# PASSAGE:
———

Bruce DeBoskey gives us an insightful retrospective of his first 100 articles.

 

By: Bruce DeBoskey, Philanthropic Strategist

Since 2010, I have now written 100 columns addressing many aspects of philanthropy –- for families, businesses and foundations. To acknowledge this milestone, here are some of my favorite excerpts –- quotes that best encapsulate the many lessons I’ve learned.

On family giving

Many families fail to talk about their values around money and philanthropy while they still can. Advisers frequently meet families who wait until a grandparent, parent or child dies to start the conversation about giving. By then, a meaningful participant is lost. The time to begin a family discussion about philanthropy is today — when values can be developed and shared, priorities and goals established, and the philanthropic journey begun and enjoyed together.

Consistently and meaningfully involving children in a family’s philanthropy can strengthen family connectedness and communication, teach kids to appreciate what they have, transmit values to future generations and leave a lasting family legacy — all while addressing important societal needs.

Multigenerational family philanthropy creates a unique opportunity for every family to set a new table so that all adult and young adult family members are invited to sit, share, develop and act upon common values and goals around money and philanthropy. … By treating philanthropic money separately and differently, families can create a ‘safe zone’ in which to discuss these important topics.

The amount of wealth soon to be transferred between generations is staggering. So are the problems facing the world. All indications are that young philanthropists are harnessing their passion, talents and values to take philanthropy to the next level of impact — and they’re doing it now.

On impact investing

Billions of dollars in tax revenues are forfeited by the public so that foundations and donor-advised funds can use that money to benefit society. With 95 percent of those assets often invested with no regard toward public benefit or mission, it’s time for donors to seriously consider the impact of their investments and create the public benefit they exist for from the engine of their assets, rather than just the fumes.

Philanthropic capital, already committed to making a difference in the world, should be holistically examined to make sure that it is not defeating the donor’s mission and is actually advancing the causes that inspired the donor to give in the first place. Ask the manager of your philanthropic capital, “Where is my money spending the night?” Ask yourself deeper questions about the social impact of those investments. You may be surprised at the answers.

———

(Dataset excerpts)

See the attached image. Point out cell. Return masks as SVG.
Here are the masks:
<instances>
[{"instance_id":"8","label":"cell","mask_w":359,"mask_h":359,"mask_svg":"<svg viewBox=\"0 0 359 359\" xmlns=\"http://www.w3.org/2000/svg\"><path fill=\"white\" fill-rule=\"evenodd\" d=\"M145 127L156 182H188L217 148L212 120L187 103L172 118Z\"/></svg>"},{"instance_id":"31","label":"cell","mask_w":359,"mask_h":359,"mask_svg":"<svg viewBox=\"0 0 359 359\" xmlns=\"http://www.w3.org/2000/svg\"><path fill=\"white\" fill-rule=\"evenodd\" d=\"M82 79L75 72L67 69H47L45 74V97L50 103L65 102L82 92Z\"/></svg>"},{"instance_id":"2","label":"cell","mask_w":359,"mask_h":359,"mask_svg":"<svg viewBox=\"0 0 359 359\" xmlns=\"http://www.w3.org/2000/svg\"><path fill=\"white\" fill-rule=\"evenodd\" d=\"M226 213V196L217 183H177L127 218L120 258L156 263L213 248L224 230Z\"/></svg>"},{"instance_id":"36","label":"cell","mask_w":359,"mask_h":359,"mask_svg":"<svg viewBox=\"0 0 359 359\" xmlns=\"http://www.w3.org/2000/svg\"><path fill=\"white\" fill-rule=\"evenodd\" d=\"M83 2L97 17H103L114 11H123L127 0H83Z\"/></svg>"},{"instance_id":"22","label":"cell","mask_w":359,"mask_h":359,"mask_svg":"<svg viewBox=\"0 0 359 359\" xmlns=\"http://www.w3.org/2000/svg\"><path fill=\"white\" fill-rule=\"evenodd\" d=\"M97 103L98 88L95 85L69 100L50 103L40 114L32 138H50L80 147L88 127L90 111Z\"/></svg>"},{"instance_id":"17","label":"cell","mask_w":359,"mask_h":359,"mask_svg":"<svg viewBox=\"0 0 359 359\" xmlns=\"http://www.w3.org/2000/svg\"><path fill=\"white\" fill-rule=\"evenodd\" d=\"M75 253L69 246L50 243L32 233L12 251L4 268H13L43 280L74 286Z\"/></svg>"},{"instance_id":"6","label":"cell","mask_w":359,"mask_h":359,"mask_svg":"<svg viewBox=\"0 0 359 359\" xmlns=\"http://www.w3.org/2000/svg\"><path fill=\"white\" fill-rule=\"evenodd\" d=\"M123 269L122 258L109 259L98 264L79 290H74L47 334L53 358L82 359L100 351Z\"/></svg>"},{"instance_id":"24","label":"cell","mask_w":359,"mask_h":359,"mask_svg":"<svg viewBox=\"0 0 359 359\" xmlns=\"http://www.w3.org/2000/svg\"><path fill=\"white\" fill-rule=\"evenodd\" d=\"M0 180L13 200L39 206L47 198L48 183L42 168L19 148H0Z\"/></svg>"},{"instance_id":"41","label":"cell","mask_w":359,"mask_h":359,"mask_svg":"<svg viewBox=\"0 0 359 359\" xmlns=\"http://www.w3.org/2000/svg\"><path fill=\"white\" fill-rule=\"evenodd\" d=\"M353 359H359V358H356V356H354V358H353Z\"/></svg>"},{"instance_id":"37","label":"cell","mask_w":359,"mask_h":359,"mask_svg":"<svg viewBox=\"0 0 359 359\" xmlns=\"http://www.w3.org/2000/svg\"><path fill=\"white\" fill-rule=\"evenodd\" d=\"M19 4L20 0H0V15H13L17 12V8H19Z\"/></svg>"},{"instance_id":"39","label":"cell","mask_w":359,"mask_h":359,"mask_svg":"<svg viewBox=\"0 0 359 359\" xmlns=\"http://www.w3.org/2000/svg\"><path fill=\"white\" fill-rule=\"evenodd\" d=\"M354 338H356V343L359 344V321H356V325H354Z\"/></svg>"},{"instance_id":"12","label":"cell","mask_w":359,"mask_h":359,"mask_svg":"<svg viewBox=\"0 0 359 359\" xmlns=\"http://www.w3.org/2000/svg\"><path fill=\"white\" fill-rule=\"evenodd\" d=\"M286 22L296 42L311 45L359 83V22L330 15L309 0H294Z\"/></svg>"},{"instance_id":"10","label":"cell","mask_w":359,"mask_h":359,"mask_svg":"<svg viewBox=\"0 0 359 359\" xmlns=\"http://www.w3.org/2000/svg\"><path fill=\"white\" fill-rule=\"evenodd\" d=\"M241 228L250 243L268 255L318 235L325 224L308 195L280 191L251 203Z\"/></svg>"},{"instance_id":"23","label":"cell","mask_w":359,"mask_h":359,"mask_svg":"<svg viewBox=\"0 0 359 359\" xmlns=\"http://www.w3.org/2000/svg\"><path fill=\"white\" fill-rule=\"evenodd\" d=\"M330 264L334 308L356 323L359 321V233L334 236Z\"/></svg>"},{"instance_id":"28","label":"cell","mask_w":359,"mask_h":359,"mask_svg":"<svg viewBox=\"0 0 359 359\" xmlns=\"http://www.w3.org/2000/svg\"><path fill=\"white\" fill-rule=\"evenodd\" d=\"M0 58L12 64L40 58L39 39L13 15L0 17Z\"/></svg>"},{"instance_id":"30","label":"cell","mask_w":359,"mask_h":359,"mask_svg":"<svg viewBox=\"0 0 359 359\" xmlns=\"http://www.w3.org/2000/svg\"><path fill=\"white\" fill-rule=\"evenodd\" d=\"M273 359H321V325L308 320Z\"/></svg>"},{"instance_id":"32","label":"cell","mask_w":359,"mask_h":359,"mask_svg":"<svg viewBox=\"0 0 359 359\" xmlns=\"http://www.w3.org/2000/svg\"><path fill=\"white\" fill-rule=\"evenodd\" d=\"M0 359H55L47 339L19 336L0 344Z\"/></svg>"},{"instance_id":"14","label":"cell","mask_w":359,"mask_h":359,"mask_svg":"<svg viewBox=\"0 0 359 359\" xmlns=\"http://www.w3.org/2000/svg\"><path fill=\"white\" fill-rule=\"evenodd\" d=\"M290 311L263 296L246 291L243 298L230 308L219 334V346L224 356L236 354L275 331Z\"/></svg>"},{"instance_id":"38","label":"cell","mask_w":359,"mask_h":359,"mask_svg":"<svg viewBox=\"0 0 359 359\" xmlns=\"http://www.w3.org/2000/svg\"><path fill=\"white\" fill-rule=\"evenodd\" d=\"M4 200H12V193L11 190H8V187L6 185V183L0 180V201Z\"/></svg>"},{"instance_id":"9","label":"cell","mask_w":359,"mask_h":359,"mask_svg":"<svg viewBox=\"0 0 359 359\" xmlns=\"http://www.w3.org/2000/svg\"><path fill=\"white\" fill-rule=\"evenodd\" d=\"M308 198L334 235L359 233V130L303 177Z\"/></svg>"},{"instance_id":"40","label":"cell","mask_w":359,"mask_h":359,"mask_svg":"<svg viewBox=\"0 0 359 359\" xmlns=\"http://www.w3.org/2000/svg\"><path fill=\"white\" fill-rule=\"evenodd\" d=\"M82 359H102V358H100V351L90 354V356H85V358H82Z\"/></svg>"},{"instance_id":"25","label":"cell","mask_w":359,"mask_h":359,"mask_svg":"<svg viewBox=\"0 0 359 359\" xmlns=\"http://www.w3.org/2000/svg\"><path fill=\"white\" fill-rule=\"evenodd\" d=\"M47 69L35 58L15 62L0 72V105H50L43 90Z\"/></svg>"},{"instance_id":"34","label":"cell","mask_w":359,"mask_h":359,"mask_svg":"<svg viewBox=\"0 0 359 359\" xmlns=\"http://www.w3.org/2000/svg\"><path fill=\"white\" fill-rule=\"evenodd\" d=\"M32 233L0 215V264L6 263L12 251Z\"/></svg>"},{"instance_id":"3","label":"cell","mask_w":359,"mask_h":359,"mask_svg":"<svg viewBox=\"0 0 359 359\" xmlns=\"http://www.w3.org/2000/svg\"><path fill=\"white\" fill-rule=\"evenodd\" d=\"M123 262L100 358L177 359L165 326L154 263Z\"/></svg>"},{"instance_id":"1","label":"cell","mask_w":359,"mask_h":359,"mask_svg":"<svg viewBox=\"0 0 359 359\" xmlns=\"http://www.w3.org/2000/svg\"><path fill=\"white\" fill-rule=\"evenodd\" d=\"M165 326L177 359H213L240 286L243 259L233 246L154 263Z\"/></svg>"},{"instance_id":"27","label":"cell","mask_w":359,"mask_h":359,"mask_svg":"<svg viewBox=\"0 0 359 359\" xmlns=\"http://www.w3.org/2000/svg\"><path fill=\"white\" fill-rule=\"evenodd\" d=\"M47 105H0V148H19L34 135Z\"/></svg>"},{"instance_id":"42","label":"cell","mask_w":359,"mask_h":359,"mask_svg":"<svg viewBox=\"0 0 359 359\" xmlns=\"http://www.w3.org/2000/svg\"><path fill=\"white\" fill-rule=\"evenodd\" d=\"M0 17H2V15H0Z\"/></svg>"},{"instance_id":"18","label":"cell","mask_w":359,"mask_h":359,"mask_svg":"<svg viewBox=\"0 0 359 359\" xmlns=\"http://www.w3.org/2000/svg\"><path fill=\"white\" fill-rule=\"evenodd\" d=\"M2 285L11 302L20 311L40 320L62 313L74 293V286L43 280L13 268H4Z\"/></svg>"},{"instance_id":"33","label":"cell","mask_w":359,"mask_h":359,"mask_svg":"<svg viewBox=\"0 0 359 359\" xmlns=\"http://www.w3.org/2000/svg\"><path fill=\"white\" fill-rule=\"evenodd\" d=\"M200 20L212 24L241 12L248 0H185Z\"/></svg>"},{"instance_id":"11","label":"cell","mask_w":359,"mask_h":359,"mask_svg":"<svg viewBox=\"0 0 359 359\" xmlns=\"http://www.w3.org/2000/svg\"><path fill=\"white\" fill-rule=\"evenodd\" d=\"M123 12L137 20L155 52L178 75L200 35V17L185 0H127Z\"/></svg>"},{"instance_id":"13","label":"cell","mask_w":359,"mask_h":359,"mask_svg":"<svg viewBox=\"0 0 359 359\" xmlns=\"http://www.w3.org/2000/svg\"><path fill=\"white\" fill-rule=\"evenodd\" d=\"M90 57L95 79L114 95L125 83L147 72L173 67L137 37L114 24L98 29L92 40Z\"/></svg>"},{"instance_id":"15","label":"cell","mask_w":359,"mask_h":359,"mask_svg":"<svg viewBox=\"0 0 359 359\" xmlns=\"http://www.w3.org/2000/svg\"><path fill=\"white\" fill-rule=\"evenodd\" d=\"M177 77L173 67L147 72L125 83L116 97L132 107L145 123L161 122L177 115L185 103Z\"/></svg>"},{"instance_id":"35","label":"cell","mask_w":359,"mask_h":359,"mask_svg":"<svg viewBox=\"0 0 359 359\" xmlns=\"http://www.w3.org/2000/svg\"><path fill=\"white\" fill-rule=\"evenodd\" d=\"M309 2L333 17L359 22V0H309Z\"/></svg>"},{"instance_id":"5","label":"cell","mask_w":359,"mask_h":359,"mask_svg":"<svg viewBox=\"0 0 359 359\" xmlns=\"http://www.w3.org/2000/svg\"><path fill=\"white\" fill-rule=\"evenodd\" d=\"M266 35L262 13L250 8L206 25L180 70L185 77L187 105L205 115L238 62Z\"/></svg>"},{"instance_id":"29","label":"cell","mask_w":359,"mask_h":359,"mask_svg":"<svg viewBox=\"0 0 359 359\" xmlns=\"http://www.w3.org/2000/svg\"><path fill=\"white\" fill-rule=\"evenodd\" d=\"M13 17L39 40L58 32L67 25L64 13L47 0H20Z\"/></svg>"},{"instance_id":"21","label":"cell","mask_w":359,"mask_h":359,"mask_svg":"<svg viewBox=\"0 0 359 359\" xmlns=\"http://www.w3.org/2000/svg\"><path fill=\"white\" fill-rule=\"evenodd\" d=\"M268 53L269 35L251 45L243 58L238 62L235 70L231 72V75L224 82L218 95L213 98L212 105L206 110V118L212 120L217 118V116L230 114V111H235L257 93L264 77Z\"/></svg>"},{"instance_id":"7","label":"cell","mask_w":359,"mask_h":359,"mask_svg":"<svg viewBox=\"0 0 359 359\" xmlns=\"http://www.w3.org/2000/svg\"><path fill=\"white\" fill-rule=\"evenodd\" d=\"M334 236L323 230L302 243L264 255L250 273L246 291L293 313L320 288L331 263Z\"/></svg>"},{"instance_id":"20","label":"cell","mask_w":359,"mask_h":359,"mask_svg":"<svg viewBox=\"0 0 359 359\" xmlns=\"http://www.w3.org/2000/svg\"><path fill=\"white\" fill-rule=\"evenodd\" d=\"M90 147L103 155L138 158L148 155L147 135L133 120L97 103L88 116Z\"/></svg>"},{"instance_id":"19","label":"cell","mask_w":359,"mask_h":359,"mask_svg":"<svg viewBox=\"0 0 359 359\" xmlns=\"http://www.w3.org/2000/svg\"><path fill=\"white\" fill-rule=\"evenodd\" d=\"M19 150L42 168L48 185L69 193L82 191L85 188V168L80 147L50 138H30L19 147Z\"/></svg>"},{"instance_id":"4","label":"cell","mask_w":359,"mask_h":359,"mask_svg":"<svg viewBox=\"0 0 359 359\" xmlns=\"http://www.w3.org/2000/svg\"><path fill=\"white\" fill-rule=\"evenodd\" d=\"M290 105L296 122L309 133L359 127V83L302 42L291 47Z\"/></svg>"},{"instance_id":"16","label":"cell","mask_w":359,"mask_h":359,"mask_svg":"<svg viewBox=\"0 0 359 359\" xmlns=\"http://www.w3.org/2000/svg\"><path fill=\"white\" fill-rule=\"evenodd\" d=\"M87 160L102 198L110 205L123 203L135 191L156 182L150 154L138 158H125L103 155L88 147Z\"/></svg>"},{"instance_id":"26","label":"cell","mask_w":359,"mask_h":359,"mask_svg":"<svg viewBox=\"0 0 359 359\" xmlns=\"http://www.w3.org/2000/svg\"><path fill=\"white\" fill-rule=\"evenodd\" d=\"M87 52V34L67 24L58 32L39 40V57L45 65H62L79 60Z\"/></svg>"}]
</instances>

———

# TASKS:
A. Pull out the lines of the entries from their very first line through the line containing "<instances>", both included, and copy them unchanged.
B. Keep writing the philanthropy column from the point where it stops.

# RESULTS BY TASK:
A.
See the attached image. Point out cell. Return masks as SVG.
Here are the masks:
<instances>

B.
On business giving

Reputable studies document the positive impact of coherent philanthropy on corporate profitability. Especially among up-and-coming millennials, such efforts enhance employee recruitment, retention, productivity and engagement.

Externally, coherent corporate philanthropy improves customer attraction and loyalty, reputation (with regulators and others), brand awareness, risk management and overall community image – increasing sales and supporting a company’s social license to operate.

In today’s highly competitive environment, corporate philanthropy must be much more than random acts of kindness. Rather, it must be treated as a critical element of business success — helping companies achieve the highly valued triple-bottom-line that benefits people, improves the planet and enhances profit.

On the meaning of philanthropy

The term “philanthropy” is a combination of two ancient Greek words: “philos” meaning “love” in the sense of caring for, nourishing, developing and enhancing; and “anthropos” meaning ‘human being’ in the sense of our common humanity. A philanthropist is a person who expresses love of humanity through charitable efforts.

Philanthropy is inherently optimistic, reflecting the deeply held belief that we can have a positive impact on the lives of others as well as on stubborn societal issues. Through philanthropy, individuals can make a difference, promote change and improve their communities.

In disheartening and divisive times, philanthropy offers hope for the future as well as an opportunity for people who have political and philosophical differences to work together to successfully address pressing problems.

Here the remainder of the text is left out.